S1P/S1PR3 signaling facilitates proliferation and suppresses apoptosis of OS cells in vitro. a and b. Dose-dependent effects of S1P in the proliferation capability of MNNG-HOS and U-2OS cells using the cell counting kit (CCK)-8 assay. Values are means ± SD, *p < .05, (50 nM, 100 nM and 200 nM vs 0 nM); #p < .05 (100 nM vs 200 nM); non sensual (ns), p > .05 (Student's t-test). c and d. Knockdown of S1PR3 suppressed proliferation capability of MNNG-HOS and U-2OS cells using the CCK-8 assay. Values are means ± SD, **p < .01, ***p < .001 (Student's t-test). e. Knockdown of S1PR3 suppressed proliferation of OS cells (MNNG-HOS and U-2OS) using colony formation assay. Representative photographs of the colony formation assay were shown in the left panel. Scale bars = 5 mm. Values are means ± SD, **p < .01, ***p < .001 (Student's t-test). f and g. Knockdown of S1PR3 significantly induces apoptosis of MNNG-HOS and U-2OS cells. Values are means ± SD, ***p < .001 (Student's t-test).
---*---
In the figure legend on S1P/S1PR3 signaling, what assay besides the CCK-8 assay showed that knockdown of S1PR3 suppressed proliferation of OS cells?

— PROVIDED DATA —
---*---
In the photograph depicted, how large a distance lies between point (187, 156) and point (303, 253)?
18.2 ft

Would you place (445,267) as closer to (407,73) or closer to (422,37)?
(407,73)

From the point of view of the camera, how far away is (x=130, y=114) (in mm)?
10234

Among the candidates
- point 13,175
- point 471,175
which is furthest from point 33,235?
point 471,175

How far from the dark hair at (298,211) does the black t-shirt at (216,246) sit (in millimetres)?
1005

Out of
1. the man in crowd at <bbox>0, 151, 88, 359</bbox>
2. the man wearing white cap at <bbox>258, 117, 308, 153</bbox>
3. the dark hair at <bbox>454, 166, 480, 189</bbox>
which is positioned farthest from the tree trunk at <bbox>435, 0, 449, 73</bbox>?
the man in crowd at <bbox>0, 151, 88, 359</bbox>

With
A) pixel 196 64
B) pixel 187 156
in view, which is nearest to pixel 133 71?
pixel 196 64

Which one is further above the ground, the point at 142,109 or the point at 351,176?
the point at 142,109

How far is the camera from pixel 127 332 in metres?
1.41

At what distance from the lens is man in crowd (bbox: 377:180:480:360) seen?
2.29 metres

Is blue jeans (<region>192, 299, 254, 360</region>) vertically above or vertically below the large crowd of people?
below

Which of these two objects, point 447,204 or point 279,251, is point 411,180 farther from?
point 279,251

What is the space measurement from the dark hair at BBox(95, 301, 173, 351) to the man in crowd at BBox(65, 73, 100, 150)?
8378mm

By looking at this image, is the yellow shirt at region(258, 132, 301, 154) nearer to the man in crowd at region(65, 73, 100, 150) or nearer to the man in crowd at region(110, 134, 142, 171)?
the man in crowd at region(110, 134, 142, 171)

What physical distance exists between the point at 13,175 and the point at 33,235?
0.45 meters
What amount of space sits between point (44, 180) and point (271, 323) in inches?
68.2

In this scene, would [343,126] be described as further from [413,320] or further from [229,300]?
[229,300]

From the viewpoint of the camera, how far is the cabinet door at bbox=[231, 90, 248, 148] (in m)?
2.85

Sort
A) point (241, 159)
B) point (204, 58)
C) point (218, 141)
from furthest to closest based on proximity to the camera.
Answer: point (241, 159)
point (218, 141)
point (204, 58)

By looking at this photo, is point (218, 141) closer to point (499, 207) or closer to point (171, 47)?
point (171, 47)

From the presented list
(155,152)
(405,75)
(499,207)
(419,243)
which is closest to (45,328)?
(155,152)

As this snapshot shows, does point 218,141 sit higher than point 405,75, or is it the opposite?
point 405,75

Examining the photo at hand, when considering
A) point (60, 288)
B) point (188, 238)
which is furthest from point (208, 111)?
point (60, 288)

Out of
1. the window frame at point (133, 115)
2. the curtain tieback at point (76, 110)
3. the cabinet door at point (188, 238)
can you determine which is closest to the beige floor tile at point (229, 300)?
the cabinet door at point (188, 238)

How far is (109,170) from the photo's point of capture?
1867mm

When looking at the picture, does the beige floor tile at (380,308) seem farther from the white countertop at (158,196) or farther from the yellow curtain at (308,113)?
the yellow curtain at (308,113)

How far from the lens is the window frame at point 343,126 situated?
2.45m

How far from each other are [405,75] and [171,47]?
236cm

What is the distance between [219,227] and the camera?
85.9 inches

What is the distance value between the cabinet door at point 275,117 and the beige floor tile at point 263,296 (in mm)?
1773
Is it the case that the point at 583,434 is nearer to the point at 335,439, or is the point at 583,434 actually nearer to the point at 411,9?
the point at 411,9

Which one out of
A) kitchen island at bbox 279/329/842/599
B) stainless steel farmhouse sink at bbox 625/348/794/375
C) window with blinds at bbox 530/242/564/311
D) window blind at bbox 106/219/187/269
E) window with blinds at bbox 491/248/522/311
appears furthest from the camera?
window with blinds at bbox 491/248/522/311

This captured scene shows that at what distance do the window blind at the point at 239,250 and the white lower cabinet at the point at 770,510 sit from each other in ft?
---*---
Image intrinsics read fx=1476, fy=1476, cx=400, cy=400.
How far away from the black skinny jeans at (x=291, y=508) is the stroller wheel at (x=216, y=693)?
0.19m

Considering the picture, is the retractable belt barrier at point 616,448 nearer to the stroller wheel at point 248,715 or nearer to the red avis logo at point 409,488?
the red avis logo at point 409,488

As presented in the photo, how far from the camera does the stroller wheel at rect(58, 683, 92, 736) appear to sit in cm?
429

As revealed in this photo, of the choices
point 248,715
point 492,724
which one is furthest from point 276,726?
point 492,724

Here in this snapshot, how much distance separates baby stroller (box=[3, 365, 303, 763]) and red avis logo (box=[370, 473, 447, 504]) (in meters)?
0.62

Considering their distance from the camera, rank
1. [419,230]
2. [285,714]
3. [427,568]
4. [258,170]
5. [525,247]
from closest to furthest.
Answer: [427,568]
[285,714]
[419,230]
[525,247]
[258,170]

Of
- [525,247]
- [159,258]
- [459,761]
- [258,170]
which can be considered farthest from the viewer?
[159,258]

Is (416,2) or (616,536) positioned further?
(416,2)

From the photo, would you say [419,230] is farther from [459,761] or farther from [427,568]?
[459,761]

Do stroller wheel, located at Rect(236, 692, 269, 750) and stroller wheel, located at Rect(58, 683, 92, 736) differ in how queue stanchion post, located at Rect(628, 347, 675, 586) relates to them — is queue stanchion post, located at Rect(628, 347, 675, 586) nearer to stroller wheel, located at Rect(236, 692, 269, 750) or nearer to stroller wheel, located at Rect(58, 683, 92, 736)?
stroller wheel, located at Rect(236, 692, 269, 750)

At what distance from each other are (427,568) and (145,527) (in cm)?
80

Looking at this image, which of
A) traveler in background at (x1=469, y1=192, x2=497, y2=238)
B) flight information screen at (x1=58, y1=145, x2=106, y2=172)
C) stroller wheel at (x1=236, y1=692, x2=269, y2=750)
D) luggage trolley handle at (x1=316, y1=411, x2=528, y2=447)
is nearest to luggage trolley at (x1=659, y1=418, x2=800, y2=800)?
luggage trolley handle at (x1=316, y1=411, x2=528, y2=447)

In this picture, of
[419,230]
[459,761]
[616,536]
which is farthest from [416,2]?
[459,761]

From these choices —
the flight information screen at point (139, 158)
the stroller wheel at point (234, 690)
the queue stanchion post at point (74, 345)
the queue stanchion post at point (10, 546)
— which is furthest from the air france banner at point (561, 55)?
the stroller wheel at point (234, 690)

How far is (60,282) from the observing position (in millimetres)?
---*---
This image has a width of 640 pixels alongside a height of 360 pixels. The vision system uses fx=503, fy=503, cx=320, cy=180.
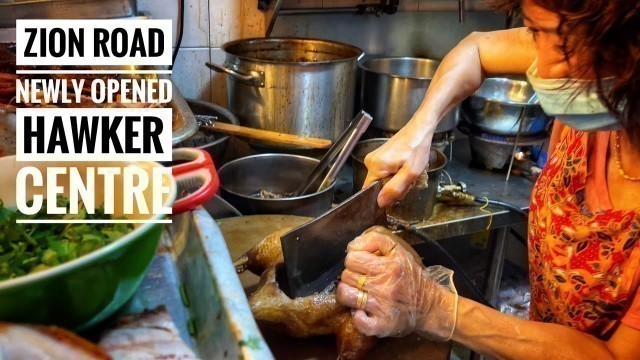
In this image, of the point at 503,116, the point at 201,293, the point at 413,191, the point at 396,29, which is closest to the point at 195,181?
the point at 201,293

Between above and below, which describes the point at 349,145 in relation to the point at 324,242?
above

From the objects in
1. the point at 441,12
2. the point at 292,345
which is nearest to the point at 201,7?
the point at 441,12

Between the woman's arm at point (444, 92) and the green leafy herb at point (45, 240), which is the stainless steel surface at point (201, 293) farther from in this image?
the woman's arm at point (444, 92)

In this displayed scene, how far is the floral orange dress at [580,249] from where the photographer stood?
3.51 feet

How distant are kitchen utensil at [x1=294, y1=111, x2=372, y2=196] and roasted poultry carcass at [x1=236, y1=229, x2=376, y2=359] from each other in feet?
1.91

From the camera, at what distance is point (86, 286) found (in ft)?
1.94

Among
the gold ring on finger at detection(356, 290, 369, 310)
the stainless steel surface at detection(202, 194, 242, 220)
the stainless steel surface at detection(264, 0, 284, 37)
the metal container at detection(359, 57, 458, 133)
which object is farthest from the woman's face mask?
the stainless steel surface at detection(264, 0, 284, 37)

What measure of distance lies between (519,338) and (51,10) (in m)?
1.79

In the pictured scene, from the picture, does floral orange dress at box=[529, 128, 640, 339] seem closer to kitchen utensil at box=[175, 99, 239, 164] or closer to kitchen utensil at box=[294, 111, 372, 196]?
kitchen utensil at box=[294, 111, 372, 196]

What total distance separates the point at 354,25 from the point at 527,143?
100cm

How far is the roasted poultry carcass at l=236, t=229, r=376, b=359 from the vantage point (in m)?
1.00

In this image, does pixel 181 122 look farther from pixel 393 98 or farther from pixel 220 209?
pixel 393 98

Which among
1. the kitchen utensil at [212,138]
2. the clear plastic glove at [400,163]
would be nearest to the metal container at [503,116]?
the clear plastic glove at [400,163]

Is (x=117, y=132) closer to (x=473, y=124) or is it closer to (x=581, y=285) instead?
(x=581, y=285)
---*---
— REPLY TO THE EXERCISE —
The colony formation assay.